- Error Correction
Bosonic Code
A bosonic code encodes a logical qubit into the infinite-dimensional Hilbert space of a quantum harmonic oscillator, enabling hardware-efficient error correction using fewer physical components than qubit arrays.
The Gottesman-Kitaev-Preskill (GKP) code, proposed in 2001, encodes a logical qubit into a harmonic oscillator by distributing logical information across a grid of points in phase space. The logical |0> and |1> states are superpositions of evenly-spaced position eigenstates, and errors that displace the state by less than half a grid spacing can be corrected by measuring the displacement modulo the grid period. GKP codes are particularly powerful because small displacement errors, which arise from photon loss and thermal noise, map directly onto correctable shifts. The challenge is that ideal GKP states have infinite energy, so experimental implementations use finitely-squeezed approximations, and preparing high-quality GKP states requires significant squeezing, which has been demonstrated in optical and microwave cavities and trapped-ion motional modes.
Cat codes encode logical information in superpositions of coherent states, as in the cat qubit, while binomial codes use carefully chosen Fock state superpositions whose coefficients are binomial coefficients, designed so that specific photon loss and gain events map to orthogonal error subspaces that can be detected and corrected. The binomial code was developed at Yale and demonstrated experimentally in a microwave cavity coupled to a superconducting transmon ancilla used for syndrome measurement. All three code families exploit the same key resource: the oscillator’s Hilbert space is infinite-dimensional, meaning a single physical mode contains far more room for encoding and error detection than a two-level qubit. This contrasts with stabilizer codes such as the surface code, which require many physical qubits to protect one logical qubit.
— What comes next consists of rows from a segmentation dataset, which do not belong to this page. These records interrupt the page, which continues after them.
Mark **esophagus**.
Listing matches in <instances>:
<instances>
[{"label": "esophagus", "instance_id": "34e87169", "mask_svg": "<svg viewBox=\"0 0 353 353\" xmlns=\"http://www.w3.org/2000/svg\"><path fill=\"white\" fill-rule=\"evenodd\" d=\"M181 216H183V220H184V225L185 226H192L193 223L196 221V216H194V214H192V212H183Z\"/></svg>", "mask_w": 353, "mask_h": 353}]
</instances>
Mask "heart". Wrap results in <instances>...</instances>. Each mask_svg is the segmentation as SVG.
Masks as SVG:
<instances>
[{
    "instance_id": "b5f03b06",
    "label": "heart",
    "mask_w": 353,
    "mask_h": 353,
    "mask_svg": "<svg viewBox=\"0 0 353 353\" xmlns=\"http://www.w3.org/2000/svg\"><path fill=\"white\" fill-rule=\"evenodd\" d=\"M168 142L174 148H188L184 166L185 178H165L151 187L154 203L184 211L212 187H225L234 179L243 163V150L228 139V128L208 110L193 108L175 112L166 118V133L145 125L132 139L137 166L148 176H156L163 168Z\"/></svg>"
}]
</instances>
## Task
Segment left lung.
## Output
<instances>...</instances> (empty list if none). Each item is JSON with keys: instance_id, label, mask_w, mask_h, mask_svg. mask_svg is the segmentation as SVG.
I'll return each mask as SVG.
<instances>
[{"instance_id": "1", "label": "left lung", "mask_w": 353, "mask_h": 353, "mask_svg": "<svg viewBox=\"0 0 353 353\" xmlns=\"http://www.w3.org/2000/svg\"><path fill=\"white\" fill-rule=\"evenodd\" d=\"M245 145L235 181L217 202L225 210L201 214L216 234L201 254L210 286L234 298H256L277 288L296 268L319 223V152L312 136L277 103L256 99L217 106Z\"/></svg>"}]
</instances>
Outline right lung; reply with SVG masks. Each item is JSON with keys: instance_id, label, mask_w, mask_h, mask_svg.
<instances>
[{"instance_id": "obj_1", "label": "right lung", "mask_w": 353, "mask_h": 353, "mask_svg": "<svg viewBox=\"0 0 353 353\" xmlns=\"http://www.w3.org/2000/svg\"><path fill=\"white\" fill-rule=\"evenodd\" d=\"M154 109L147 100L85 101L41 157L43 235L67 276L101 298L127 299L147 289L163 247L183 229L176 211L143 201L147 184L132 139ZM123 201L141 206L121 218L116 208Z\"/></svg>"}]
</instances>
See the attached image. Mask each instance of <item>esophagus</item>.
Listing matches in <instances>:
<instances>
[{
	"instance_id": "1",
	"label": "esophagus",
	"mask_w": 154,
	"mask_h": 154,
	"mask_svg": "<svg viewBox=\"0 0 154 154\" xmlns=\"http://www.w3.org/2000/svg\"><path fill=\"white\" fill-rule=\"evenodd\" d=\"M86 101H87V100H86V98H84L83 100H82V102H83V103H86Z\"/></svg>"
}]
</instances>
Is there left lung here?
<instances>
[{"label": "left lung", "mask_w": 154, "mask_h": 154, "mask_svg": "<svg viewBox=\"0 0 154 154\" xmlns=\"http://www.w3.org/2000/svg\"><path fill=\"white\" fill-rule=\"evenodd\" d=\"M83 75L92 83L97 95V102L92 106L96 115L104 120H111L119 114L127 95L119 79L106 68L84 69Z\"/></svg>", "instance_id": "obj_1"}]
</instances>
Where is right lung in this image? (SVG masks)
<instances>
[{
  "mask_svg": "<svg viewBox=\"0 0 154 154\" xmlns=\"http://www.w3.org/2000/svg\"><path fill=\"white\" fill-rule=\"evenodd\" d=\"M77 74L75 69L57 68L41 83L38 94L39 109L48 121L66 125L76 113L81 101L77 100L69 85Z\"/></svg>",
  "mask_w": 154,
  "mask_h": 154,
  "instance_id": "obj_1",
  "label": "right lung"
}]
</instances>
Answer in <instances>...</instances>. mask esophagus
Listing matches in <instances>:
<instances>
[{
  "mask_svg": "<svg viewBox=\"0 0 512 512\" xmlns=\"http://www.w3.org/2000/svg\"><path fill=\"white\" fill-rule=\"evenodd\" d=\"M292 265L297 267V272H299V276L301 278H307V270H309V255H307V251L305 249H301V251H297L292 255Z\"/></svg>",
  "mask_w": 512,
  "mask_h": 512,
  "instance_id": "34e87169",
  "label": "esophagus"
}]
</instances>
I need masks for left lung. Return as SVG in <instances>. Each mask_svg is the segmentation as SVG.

The comparison between bosonic codes and qubit-array stabilizer codes is central to evaluating their practical value. A surface code requires O(d^2) physical qubits for a distance-d logical qubit, with d needing to reach 10-20 to achieve error rates below 10^-10 in realistic hardware. A single oscillator mode encoded with a bosonic code can in principle reach comparable logical error rates with a single physical cavity, though it still requires an ancilla qubit for syndrome extraction and a classical controller for real-time feedback. Yale’s group demonstrated a bosonic-encoded logical qubit lifetime exceeding that of any physical qubit in the system, a landmark known as surpassing the break-even point. AWS Center for Quantum Computing has pursued GKP codes in their superconducting hardware program as a path to scalable fault-tolerant quantum computing with reduced physical qubit overhead.
The roadmap from bosonic codes to fully fault-tolerant computation involves concatenating the oscillator-level code with a higher-level code to handle residual errors that the bosonic code cannot correct on its own. For example, a GKP code corrects small displacements but not large ones, so a qubit-level repetition or surface code can be layered on top, with each physical qubit in that outer code being a GKP-encoded oscillator. This two-level hierarchy can achieve fault tolerance with dramatically fewer total physical components than a pure qubit-array approach. The remaining engineering challenges include the fabrication of high-coherence microwave cavities, the development of fast and high-fidelity ancilla-based syndrome measurement circuits, and the integration of real-time classical decoding hardware that can keep pace with the quantum error correction cycle time.